The conflict of interest is financial, of course, but it is not only that. In 2016, Mattis’ last full year on the board, General Dynamics reportedly did nearly $19 billion worth of business with the US government. Total revenues included $6.6 billion for aircraft, over $5 billion for nuclear submarines, more than $8 billion for command-and-control and IT services, and $2.4 billion for wheeled combat vehicles.
There is an inherent conflict between the insular perspective of the privileged insider and the public interest’s much broader range of needs. And post-retirement paydays aren’t the only problem. The promise of future riches can color the decisions senior military officers make while they are in uniform – and, in Mattis’ case, while he runs the Defense Department.
Mattis may very well see himself as a person of integrity – and, to be fair, he may act with integrity according to his own standards. But those standards are the problem. It’s hard for a government official to maintain objectivity about the corporate activity he she oversees after years spent working and socializing with their executives– and becoming wealthy by their side. Mattis may have believed he had the country’s best interests at heart when he called for this change of strategy. It will still be very, very good for business
Hopefully, liberals will one day find the appointment of a defense contractor to lead the military as objectionable as the appointment a Goldman Sachs executive to lead the Treasury Department – and for similar reasons.
Wanted: Real resistance
The new cold war promises to be as expensive, as dangerous, and as pointless as the last one. Negotiation with Russia, the world’s second-largest superpower, seems to be out of the question. Democrats oppose it because the intelligence services have reported that Russia interfered in the last election. Republicans oppose it because they’re predisposed to dislike all negotiation.
Tensions were already on the rise in 2016, before Trump took office, after U.S.-backed NATO troops began conducting maneuvers and taking positions on Russia’s front line. In that sense, Mattis is simply making an existing state of cold-war hostility official.
The stance toward China, which Mattis has named as the leading threat, is paradoxical at best. On one hand, the Secretary of Defense has declared that we must be prepared to wage full-scale war against it if the need arises – and that we are not yet able to do so.

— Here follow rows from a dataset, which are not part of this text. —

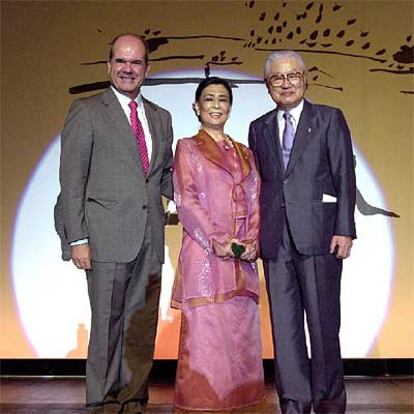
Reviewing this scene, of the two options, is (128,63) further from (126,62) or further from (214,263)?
(214,263)

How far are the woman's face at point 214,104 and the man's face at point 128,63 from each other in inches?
10.6

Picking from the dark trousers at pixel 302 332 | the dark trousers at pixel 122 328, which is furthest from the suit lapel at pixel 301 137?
the dark trousers at pixel 122 328

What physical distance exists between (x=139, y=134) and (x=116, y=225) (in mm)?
Result: 380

On the other hand, the US trade deficit with China reached an all-time high in 2017. Washington’s “adults in the room” scorn any attempt to rectify this imbalance as “protectionism” and “trade war.” But actual war with the most populous nation on earth is apparently not out of the question.
There was a large and vibrant movement against the last cold war. Left-leaning movements held rallies against runaway militarism, and even most mainstream Democrats supported negotiations and “détente.” It remains to be seen whether “the Resistance” will oppose the new cold war or fall in line behind those Democrats who are currently waxing sentimental about George W. Bush.

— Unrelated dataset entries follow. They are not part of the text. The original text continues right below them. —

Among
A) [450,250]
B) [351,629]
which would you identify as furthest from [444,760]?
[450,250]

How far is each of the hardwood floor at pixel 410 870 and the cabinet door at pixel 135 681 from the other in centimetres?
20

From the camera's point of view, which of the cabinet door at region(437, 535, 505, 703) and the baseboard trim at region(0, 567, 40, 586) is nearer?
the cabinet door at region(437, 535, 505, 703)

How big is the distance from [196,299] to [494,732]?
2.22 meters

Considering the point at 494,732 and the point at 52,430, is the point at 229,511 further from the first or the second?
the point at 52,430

“I found myself agreeing on a panel with Bill Kristol,” MSNBC’s Joy Reid recently said of the neoconservative Iraq war promoter. “I agree more with (hard-right columnist) Jennifer Rubin, (Bush speechwriter) David Frum, and (hawkish commentator) Max Boot than I do with some people on the far left.”
I believe her. Last August, Reid tweeted: “Mattis doing the job of leadership his boss can’t and won’t do.”
We need new and humane values and goals for our military and foreign policy. Nevertheless, Democrats like Reid continue to marginalize the voices of sanity while exalting the same “adults in the room” that nearly caused a global conflagration in the last century. If this continues, the “resistance” will fail to protect the world from from a grave threat to our nation and the world. The new cold war can only be stopped by a mass movement of people who are willing to stand against the reckless rush into chaos.